Saturday, November 04, 2006

Neocons: It's BUSH'S fault

The idiotic right-wing academics who call themselves "neocons," and had all these dumbass theories for changing the world on paper, despite having no actual experience in the real world, being a pack of sheltered ivory-tower nerds, are now blaming Bush for the results of their moronic pipe-dreams.

Not that it ISN"T his fault. It's ALL of their faults.

Vanity Fair has an article (nicely titled "Neo Culpa" - wish I'd thought of that) about it.

Some nuggets:

Richard Perle: "The decisions did not get made that should have been.
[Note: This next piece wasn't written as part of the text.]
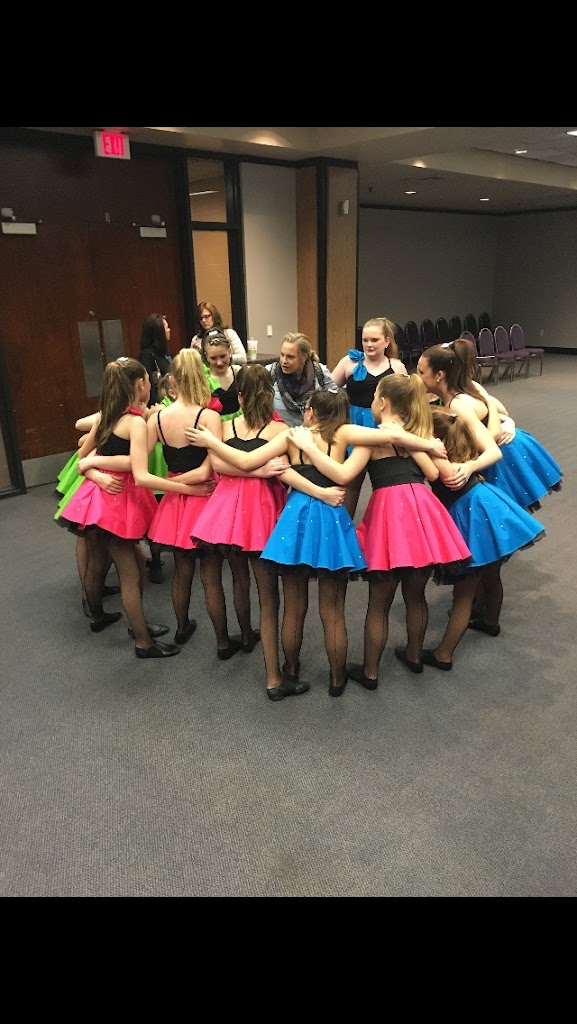  Ashland Regional Dance Theatre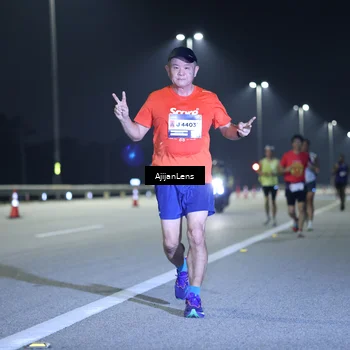 Runner Photo 7288492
They didn't get made in a timely fashion, and the differences were argued out endlessly.… At the end of the day, you have to hold the president responsible.… I don't think he realized the extent of the opposition within his own administration, and the disloyalty."

Kenneth Adelman, a lifelong neocon activist and Pentagon insider who served on the Defense Policy Board until 2005.: "I just presumed that what I considered to be the most competent national-security team since Truman was indeed going to be competent. They turned out to be among the most incompetent teams in the post-war era. Not only did each of them, individually, have enormous flaws, but together they were deadly, dysfunctional." -

"The most dispiriting and awful moment of the whole administration was the day that Bush gave the Presidential Medal of Freedom to [former C.I.A. director] George Tenet, General Tommy Franks, and [Coalition Provisional Authority chief] Jerry [Paul] Bremer—three of the most incompetent people who've ever served in such key spots. And they get the highest civilian honor a president can bestow on anyone! That was the day I checked out of this administration. It was then I thought, There's no seriousness here, these are not serious people. If he had been serious, the president would have realized that those three are each directly responsible for the disaster of Iraq."
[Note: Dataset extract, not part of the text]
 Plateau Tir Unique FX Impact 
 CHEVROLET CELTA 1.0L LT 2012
David Frum, the speechwriter who wrote Bush's "Axis of Evil" speech: "I always believed as a speechwriter that if you could persuade the president to commit himself to certain words, he would feel himself committed to the ideas that underlay those words. And the big shock to me has been that although the president said the words, he just did not absorb the ideas. And that is the root of, maybe, everything."


And look at that last quote from the speechwriter and think of what it says about the Bush White House. David Frum is a speechwriter, and he apparently thought that he was supposed to be the source of Bush's IDEAS. Not the words, the actual IDEAS. A speechwriter.

And he could only have gotten that impression from the White House itself, which must have given him the impression that the ideas of governance were NOT to come from Bush, but from the P.R. men.